Ante la pobreza el ser humano ha mantenido a lo largo de la historia una postura ambivalente. Con la persona desamparada se han adoptado de siempre obras de misericordia y de caridad, pero desde el punto de vista socio económico la pobreza ha tenido una suerte de rechazo que se remonta al inicio de la civilización. En la “Parábola de los talentos” (Mateo 13.12), se dice: “a todo el que tiene se le dará y le sobrará, pero al que no tiene se le quitará hasta lo que tiene”. Como tal parábola su enseñanza es de una claridad meridiana, desarrollando la idea de que los dones entregados de manera gratuita por Dios tienen que poseer un rendimiento, dar sus frutos, castigando a quienes los administran de manera negligente, que se verán abocados a la pobreza.

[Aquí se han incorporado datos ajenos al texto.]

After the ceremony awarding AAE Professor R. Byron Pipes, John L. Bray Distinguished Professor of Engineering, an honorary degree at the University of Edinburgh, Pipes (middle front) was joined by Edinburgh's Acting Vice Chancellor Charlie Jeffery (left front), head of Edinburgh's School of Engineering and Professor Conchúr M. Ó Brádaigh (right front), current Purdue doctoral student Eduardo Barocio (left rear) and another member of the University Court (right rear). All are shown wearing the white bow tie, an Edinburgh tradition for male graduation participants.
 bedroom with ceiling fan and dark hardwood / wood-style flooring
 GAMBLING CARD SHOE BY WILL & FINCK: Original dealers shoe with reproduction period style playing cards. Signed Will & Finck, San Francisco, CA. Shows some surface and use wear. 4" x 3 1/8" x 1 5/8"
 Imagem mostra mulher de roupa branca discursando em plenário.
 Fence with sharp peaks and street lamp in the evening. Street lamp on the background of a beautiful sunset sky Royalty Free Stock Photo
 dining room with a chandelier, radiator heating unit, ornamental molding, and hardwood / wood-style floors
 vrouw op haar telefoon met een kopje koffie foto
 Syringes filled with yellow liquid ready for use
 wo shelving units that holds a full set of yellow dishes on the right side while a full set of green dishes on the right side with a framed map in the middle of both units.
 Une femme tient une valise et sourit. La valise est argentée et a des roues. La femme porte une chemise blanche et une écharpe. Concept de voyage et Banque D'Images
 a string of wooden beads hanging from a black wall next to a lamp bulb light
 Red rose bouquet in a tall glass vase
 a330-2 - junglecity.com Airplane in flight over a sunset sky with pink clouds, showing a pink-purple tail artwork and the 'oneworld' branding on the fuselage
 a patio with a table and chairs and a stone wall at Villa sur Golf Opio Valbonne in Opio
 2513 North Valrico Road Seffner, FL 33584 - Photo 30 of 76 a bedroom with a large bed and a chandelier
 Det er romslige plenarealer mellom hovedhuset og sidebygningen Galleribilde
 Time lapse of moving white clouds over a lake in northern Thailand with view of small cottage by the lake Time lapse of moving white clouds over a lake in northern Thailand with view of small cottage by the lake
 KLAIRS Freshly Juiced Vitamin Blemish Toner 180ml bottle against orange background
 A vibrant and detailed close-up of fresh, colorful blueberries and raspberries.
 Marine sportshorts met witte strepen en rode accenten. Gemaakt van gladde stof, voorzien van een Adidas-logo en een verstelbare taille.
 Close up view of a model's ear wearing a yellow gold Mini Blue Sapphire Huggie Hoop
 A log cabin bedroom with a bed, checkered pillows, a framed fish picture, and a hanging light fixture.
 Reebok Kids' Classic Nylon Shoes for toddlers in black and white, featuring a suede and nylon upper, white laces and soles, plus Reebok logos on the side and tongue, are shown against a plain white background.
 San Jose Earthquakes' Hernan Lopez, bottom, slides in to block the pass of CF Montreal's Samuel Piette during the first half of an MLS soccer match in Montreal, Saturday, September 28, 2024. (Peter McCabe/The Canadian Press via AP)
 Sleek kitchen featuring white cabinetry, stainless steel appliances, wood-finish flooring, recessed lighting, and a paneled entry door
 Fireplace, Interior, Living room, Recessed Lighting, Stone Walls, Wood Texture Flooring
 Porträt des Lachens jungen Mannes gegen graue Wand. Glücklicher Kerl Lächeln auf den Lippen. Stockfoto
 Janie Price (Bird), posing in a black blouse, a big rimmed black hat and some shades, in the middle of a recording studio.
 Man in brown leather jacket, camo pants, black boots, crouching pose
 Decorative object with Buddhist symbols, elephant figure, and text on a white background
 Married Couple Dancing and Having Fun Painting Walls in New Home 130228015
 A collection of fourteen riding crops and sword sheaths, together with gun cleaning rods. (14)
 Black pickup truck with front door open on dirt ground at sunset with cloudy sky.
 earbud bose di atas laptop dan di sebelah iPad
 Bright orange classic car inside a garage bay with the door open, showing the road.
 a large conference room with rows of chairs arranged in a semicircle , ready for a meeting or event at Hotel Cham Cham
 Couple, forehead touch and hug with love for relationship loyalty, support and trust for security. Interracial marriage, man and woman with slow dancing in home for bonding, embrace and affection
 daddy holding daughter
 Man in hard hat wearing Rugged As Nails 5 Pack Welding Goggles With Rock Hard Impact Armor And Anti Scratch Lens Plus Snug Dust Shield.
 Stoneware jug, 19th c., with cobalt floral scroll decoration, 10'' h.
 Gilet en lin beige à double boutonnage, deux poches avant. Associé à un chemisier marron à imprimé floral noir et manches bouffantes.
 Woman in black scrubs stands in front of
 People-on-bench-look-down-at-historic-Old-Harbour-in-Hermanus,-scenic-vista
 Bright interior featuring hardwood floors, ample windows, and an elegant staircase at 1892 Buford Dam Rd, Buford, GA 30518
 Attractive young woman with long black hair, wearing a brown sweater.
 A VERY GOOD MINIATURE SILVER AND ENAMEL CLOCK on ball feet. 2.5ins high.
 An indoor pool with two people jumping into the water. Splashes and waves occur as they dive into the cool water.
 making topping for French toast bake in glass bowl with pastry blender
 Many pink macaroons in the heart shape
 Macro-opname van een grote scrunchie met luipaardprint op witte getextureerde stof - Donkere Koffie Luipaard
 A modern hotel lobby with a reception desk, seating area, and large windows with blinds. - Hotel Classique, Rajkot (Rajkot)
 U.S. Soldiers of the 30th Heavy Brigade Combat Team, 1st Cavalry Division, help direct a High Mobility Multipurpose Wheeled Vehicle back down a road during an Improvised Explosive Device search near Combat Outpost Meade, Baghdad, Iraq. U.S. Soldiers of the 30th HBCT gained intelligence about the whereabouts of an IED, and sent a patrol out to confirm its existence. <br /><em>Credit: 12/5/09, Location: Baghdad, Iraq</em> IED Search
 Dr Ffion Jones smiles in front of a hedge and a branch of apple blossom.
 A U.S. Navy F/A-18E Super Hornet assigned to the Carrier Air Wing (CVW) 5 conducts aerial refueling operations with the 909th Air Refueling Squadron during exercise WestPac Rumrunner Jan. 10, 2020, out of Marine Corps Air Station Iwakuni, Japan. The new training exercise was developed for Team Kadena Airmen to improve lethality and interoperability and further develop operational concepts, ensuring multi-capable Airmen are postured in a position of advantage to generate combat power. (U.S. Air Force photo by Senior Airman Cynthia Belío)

Los calvinistas dieron un paso más allá y casaron la gracia divina de los escogidos con la riqueza material. La fortuna en los negocios era muestra inequívoca de haber sido elegido el afortunado por Dios y de haber sabido rentabilizar los dones por Él otorgados mediante una laboriosidad diligente. Los escorias humanos no solo no gozaban del beneplácito divino sino que por lo general tampoco se lo ganaban con una conducta ociosa y las más de las veces depravada. Ese concepto ha impregnado con generalidad la sociedad en la que vivimos. Se admite mejor al emigrante rico que al pobre, y en un rincón de la mente humana sigue latiendo la asociación pobre o parado con vago o inútil.
Algunos creen haber descubierto el Grial con la aprobación del Ingreso Mínimo Vital. Ya comentamos la existencia desde principios de los años noventa de un sistema de renta básica, aunque fuera con defectos y limitado alcance, en muchas de nuestras Comunidades Autónomas. Poca historia deben de conocer quienes sacan pecho hoy como padres de la nueva medida. En Inglaterra existía durante el Medievo –siglo V al XV- el “Poor Laws”, un sistema de ayudas a los pobres que en los albores del siglo XIX se había convertido ya en un “Impuesto de asistencia” que recaía sobre el consumidor de bienes, los beneficios del capital y la renta de la tierra. Como ocurre ahora con el IMV, el sistema tenía sus detractores, que creían que fomentaba la vagancia y además suponía un deshonor para los receptores. En su libro “Principios de economía política y tributación”, David Ricardo asume esta teoría y con cierta ingenuidad propugna “hacer hincapié ante los pobres en el valor de la independencia, enseñándoles que no deben contar para ganarse la vida con la caridad sistemática o eventual sino con sus propios esfuerzos, y que la prudencia y la previsión no son virtudes innecesarias ni inconvenientes; nos acercaremos (así) poco a poco a un estado más sólido y sano”.
Es una insensatez desconocer que las convicciones, los prejuicios y las dudas tienen un recorrido temporal largo. Me temo que pobres los habrá siempre; la cuestión estriba en la cantidad que una sociedad moderna puede asumir y en la consideración moral que merecen. Crisis como la actual enseñan que la pobreza puede estar a la vuelta de la esquina de nuestro barrio o parapetada con nombre conocido en el listín de nuestro móvil. Es el signo de los tiempos. Atrás quedó, por inexacta, la frase de García Márquez: “si la mierda tuviera algún valor, los pobres nacerían sin culo”.